Class that implements quantization by greedely minimizing the maximum mean discrepancy.

batorch.rkhs.quantization.median_heuristic(samples: torch.Tensor)[source]#

Function that computes the median heuristic for a kernel’s lengthscale.

\[\ell := \mathrm{median}\{\|X_i-X_j\|: 1 \leq i \leq j \leq n\}\]
Parameters

samples – Matrix of size \(n\) by \(d\) where \(n\) is the number of samples and \(d\) the dimension of each samples.

Returns

The scalar median heuristic that can be used as a lengthscale/bandwidth.

class batorch.rkhs.quantization.Quantization(m: int)[source]#

Base class for implementing a quantization method. For mroe details, see for instance the paper Optimal quantisation of probability measures using maximum mean discrepancy.

Parameters

m – Quantization size.

select(data: dict)[source]#
class batorch.rkhs.quantization.QuantizationMMD(m: int, kernel: Optional[Union[omegaconf.DictConfig, Kernel]] = None)[source]#

Class that implements quantization by greedely minimizing the maximum mean discrepancy. For mroe details, see for instance the paper Optimal quantisation of probability measures using maximum mean discrepancy.

Parameters
  • m – Quantization size.

  • kernel – Underlying kernel used in the MMD.

select(data: dict, memory_is_bottleneck=True, device=None)[source]#

This function implements a simple algorithm that greedely minimizes the maximum mean discrepancy. Given a set of samples \(\{ x_i \}_{i=1}^{N}\) with empirical distribution

\[P(x) = \frac{1}{N}\sum_{i=1}^{N} \delta_x(x_i)\,,\]

the goal is to select a subset of \(m < n\) samples \(\{ x_{\pi(\ell)} \}_{\ell=1}^{m}\) such that

\[Q_m(x) = \frac{1}{m}\sum_{i=1}^{m} \delta_x(x_\pi(i))\,, \quad Q_m \approx P\,.\]

The list of selected indices \(\pi(1), \dots, \pi(m)\) is constructed iteratively.

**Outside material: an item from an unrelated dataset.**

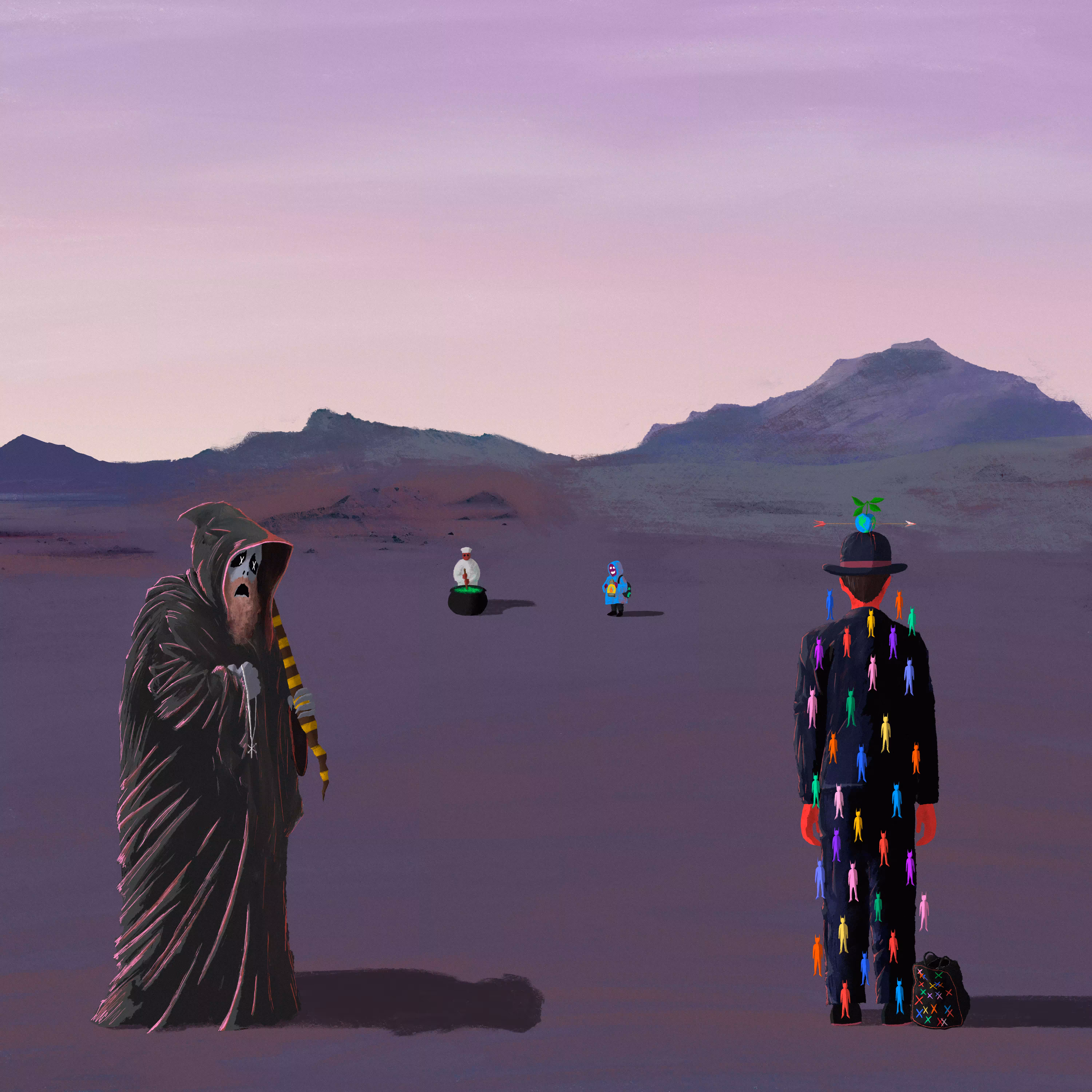 Experiments: Experiment #145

At the \(i+1\)-th iteration, the index \(\pi(i+1)\) is obtained by solving:

\[\pi(i+1) = \underset{j\in\{1,\dots,N\}}{\mathrm{argmin}} \, \mathrm{MMD}^2(P,Q_j^{i+1})\]

where \(\mathrm{MMD}(P,Q)\) denotes the maximum mean discrepancy between two distributions \(P\) and \(Q\),

\[\mathrm{MMD}(P,Q) = \mathbb{E}_{x\sim P}\mathbb{E}_{x^{\prime}\sim P}k(x,x^{\prime}) + \mathbb{E}_{x\sim Q}\mathbb{E}_{x^{\prime}\sim Q}k(x,x^{\prime}) - 2\mathbb{E}_{x\sim P}\mathbb{E}_{x^{\prime}\sim Q}k(x,x^{\prime})\]

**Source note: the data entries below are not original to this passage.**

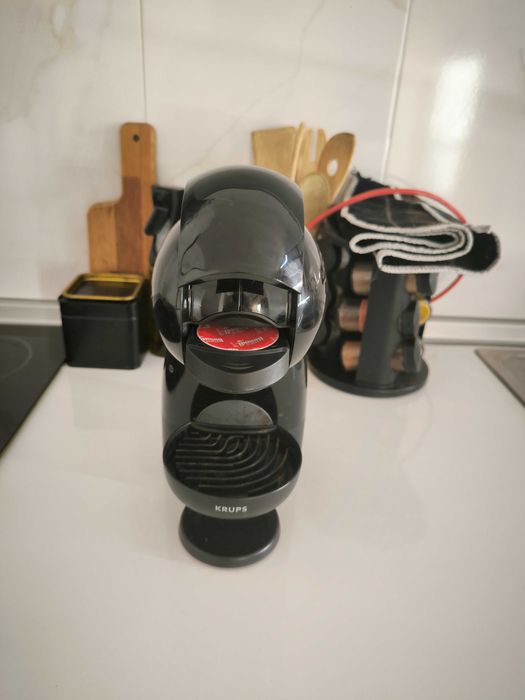 Máquina de Café Dolce Gusto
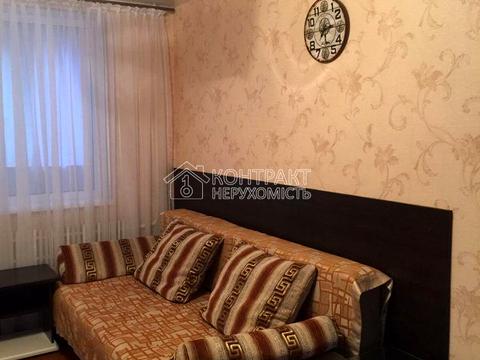 квартира за адресою Людвіга Свободи просп., 24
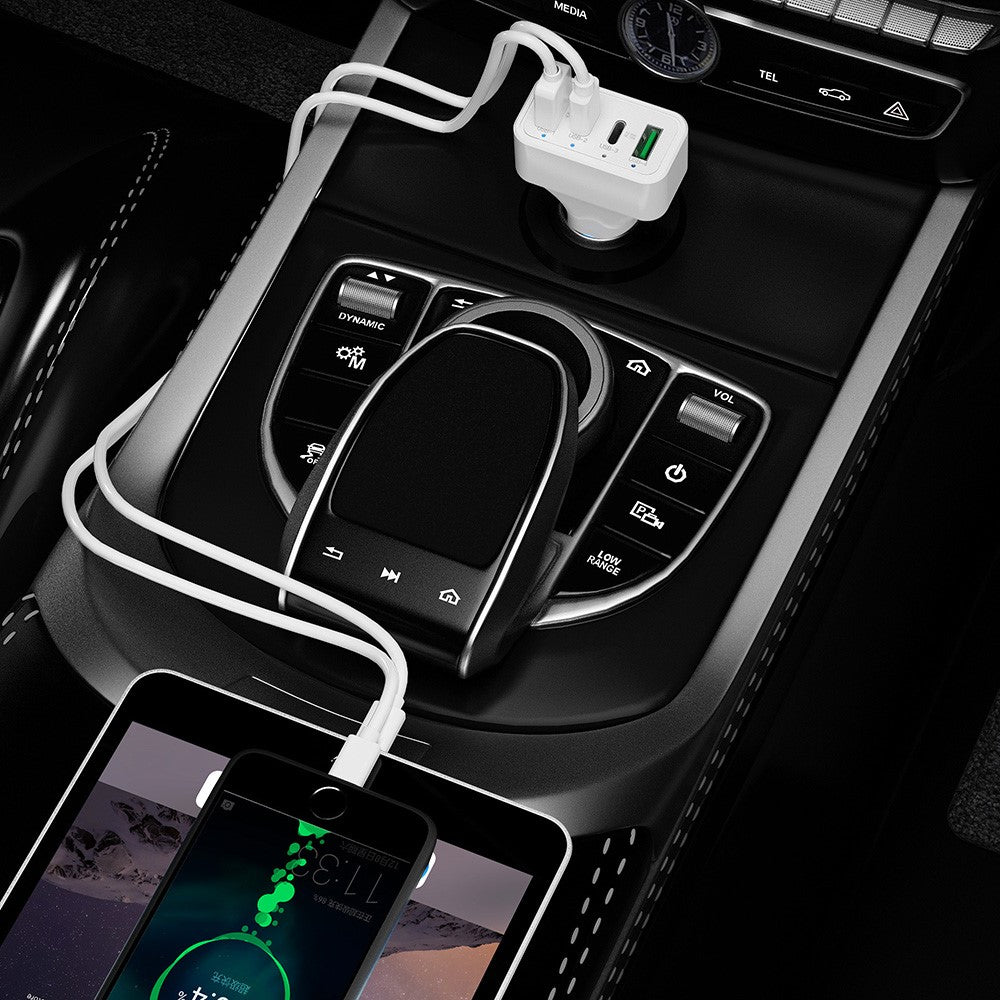 Car Charger 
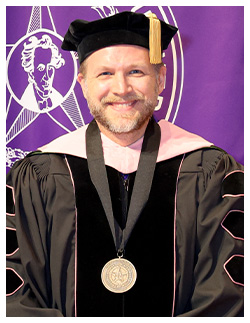 Dr. Gregory Grabowski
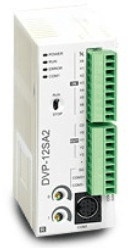 سری DVP-SA2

and \(Q^{i+1}_j(x)\) denotes the empirical distribution

\[Q^{i+1}_j(x) = \frac{1}{i+1}\sum_{\ell=1}^{i} \delta_x(x_{\pi(\ell)}) + \frac{1}{i+1} \delta_x(x_j)\]

The default kernel function \(k: \mathcal{X} \times \mathcal{X} \rightarrow \mathbb{R}\) is chosen as the energy kernel with parameters \(c=1\) and \(\beta=0.5\) but the user can specify a different kernel with an OmegaConf DictConfig.

By plugging the expression of \(P\) and \(Q^{i+1}_j\) into the squared \(\mathrm{MMD}\) and discarding all the terms that do not depend on \(x_j\), it can be shown that the optimization reduces to

\[\pi(i+1) = \underset{j\in\{1,\dots,N\}}{\mathrm{argmin}} \, 2\sum_{\ell=1}^{i}k(x_{\pi(\ell)},x_j) + k(x_j,x_j) - \frac{2(i+1)}{N}\sum_{\ell=1}^{N}k(x_\ell,x_j)\]
Parameters
  • data – Dict with key “samples” that contains the samples in a torch.Tensor

  • memory_is_bottleneck – Boolean parameter. Set to true for high dimensional data.

  • device – Device to be used for the quantization algorithm. If none, the current device to which belong the data will be used.

Returns

List of selected indices \(\pi(1), \dots, \pi(m)\).